• Written task:
Reproduce the caption text of every record with "featuring" replaced by "showing" and everything else unchanged. Omit the pictures from the answer.

* * *

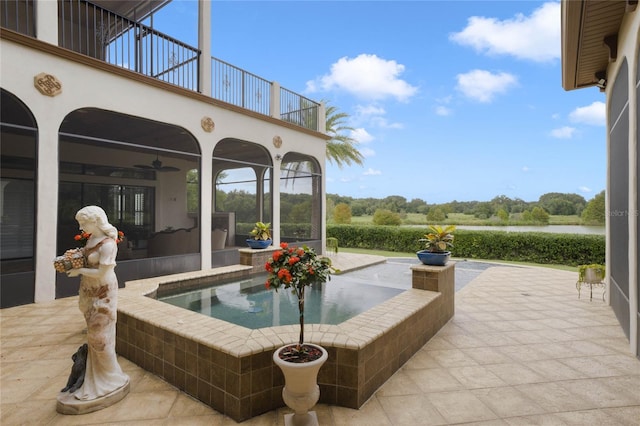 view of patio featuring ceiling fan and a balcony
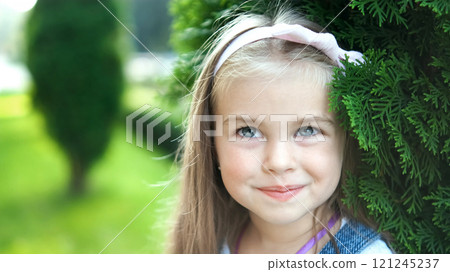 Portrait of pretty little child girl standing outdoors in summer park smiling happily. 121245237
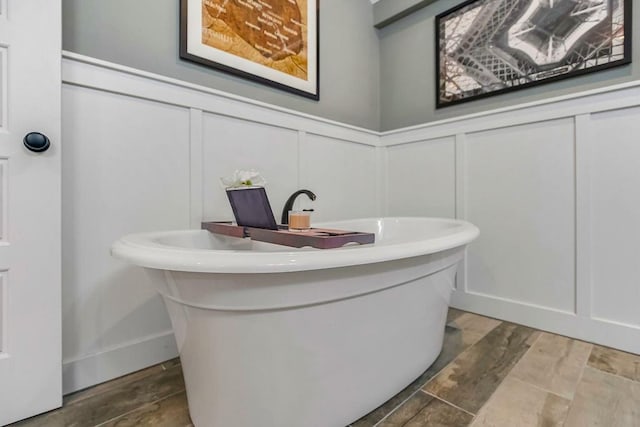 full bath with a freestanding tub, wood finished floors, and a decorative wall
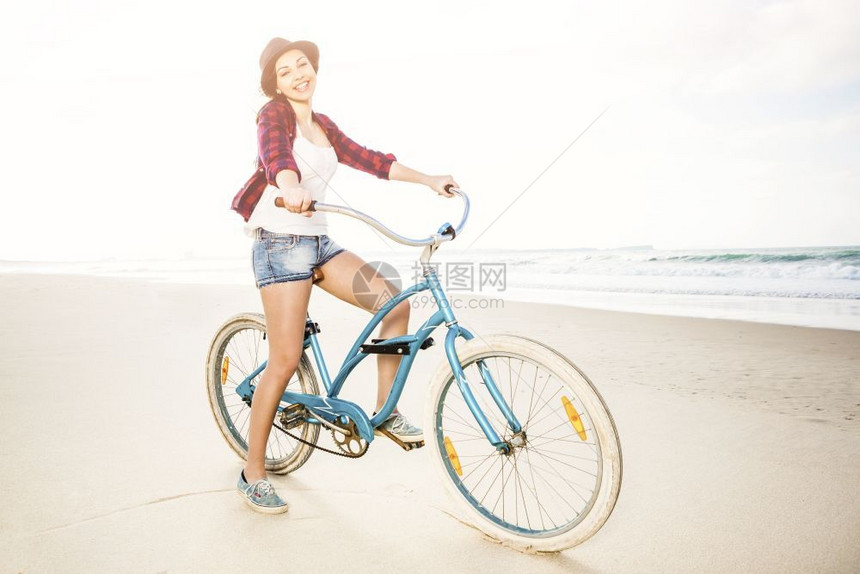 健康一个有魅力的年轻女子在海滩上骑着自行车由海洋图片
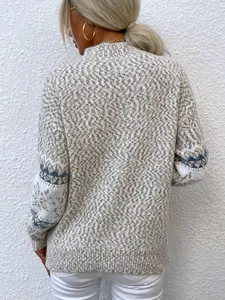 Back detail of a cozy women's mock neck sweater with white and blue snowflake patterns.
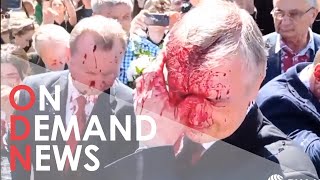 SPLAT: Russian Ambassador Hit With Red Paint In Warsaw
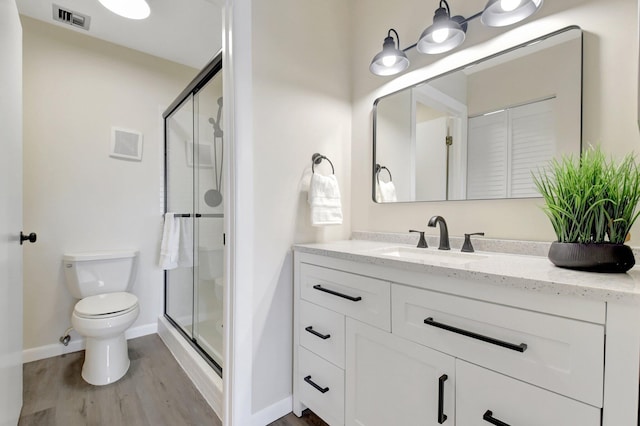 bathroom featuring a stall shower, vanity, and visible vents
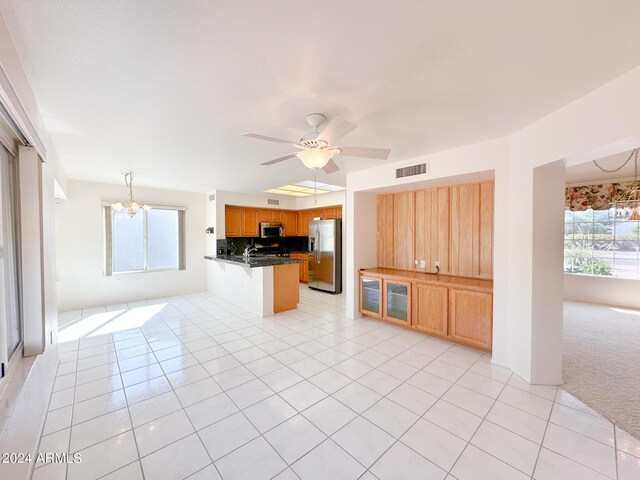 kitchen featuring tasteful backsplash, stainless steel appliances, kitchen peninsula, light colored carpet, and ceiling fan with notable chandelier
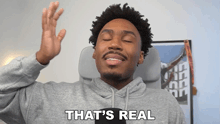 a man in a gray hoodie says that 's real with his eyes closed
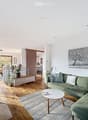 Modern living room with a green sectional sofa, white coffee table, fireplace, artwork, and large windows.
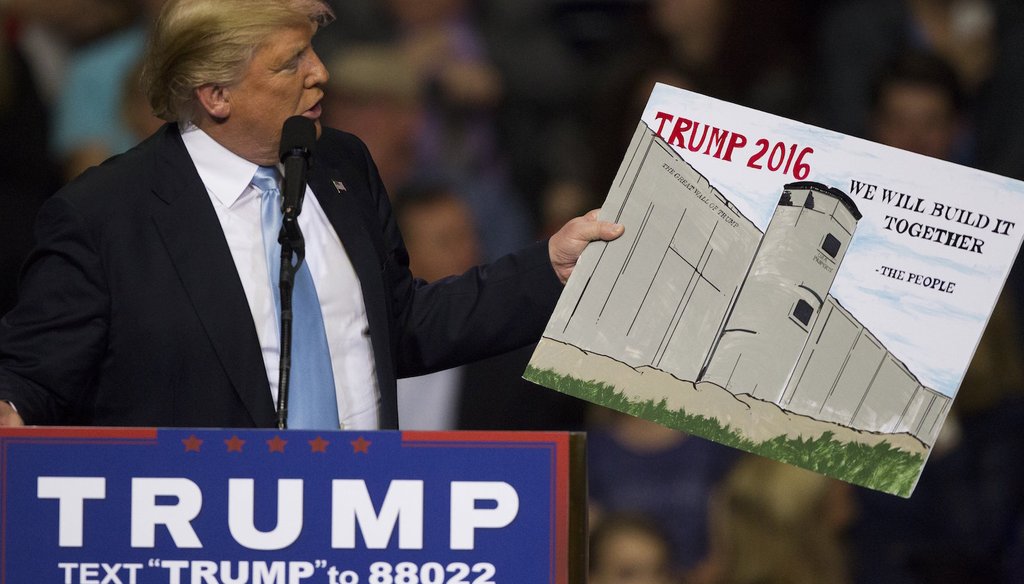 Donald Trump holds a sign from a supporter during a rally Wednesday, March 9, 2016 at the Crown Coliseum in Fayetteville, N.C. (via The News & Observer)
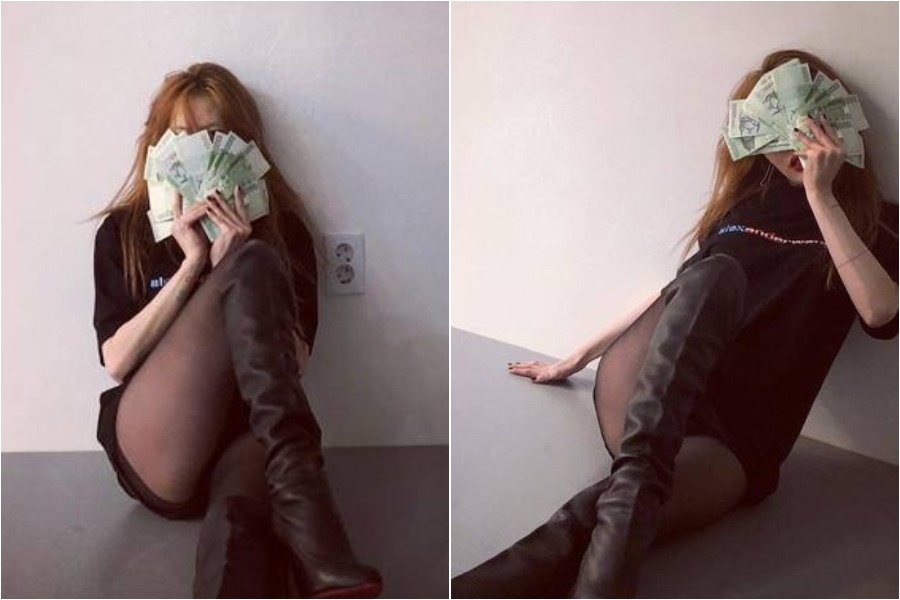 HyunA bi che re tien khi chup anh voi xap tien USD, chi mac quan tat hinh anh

* * *

• Result of the exercise:
 view of patio showing ceiling fan and a balcony
 Portrait of pretty little child girl standing outdoors in summer park smiling happily. 121245237
 full bath with a freestanding tub, wood finished floors, and a decorative wall
 健康一个有魅力的年轻女子在海滩上骑着自行车由海洋图片
 Back detail of a cozy women's mock neck sweater with white and blue snowflake patterns.
 SPLAT: Russian Ambassador Hit With Red Paint In Warsaw
 bathroom showing a stall shower, vanity, and visible vents
 kitchen showing tasteful backsplash, stainless steel appliances, kitchen peninsula, light colored carpet, and ceiling fan with notable chandelier
 a man in a gray hoodie says that 's real with his eyes closed
 Modern living room with a green sectional sofa, white coffee table, fireplace, artwork, and large windows.
 Donald Trump holds a sign from a supporter during a rally Wednesday, March 9, 2016 at the Crown Coliseum in Fayetteville, N.C. (via The News & Observer)
 HyunA bi che re tien khi chup anh voi xap tien USD, chi mac quan tat hinh anh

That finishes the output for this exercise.